EXERCISE: Put the entries from the line containing "The frame's dimensions" down to the line containing "2933 centimetres", both included, into a two-column CSV with the columns entry_text and answer. Use one row per entry, put each field in quotation marks with line breaks turned into spaces, and leave the pictures out.

[start]

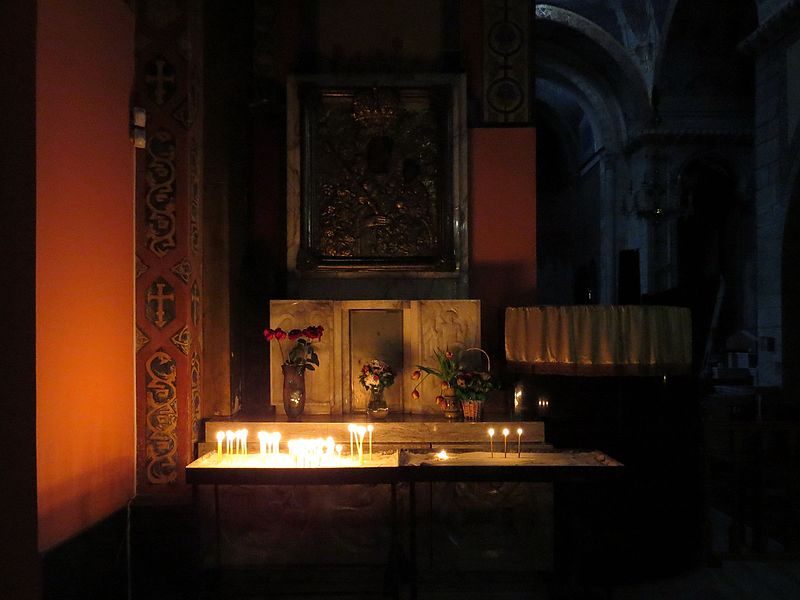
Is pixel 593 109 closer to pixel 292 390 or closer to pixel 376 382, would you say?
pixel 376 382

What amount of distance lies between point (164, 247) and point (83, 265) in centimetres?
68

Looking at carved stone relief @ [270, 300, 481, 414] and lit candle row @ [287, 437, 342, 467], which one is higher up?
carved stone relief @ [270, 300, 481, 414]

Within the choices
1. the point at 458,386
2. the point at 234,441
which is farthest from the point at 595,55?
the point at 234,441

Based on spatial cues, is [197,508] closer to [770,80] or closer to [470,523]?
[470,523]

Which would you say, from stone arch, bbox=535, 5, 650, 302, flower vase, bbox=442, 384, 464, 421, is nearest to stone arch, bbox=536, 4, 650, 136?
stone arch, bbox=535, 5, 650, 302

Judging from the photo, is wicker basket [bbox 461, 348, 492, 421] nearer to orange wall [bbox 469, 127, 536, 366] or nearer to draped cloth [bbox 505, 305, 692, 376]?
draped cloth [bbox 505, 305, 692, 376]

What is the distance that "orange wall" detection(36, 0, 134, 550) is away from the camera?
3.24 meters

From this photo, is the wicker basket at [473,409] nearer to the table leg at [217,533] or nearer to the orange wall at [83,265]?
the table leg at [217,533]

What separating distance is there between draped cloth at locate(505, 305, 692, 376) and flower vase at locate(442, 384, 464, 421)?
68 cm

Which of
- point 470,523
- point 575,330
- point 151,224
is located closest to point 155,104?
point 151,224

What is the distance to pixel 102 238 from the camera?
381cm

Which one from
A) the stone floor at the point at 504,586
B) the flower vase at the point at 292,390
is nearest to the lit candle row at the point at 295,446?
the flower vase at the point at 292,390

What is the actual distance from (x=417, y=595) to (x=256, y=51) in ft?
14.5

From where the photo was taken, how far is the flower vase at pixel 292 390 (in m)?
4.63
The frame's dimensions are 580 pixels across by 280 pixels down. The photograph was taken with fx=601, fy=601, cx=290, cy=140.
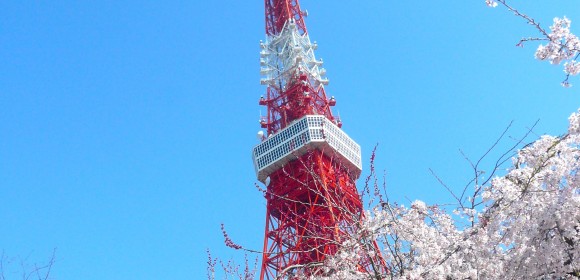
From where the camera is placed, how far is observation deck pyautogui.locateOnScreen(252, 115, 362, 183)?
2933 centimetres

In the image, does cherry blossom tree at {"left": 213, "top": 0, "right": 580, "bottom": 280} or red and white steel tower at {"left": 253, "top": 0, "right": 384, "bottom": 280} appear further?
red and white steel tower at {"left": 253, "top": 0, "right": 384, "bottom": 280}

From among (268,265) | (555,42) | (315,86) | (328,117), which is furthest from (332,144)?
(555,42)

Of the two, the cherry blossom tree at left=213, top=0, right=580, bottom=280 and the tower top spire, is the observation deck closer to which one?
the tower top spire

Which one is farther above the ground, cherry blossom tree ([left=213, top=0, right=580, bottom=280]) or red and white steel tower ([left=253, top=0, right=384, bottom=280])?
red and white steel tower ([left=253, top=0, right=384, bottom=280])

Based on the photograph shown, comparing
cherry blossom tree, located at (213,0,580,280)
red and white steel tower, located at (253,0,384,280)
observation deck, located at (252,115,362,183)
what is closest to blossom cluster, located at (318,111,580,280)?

[end]

CORRECT RESULT:
entry_text,answer
"The frame's dimensions are 580 pixels across by 280 pixels down. The photograph was taken with fx=601, fy=601, cx=290, cy=140. From where the camera is placed, how far is observation deck pyautogui.locateOnScreen(252, 115, 362, 183)?","2933 centimetres"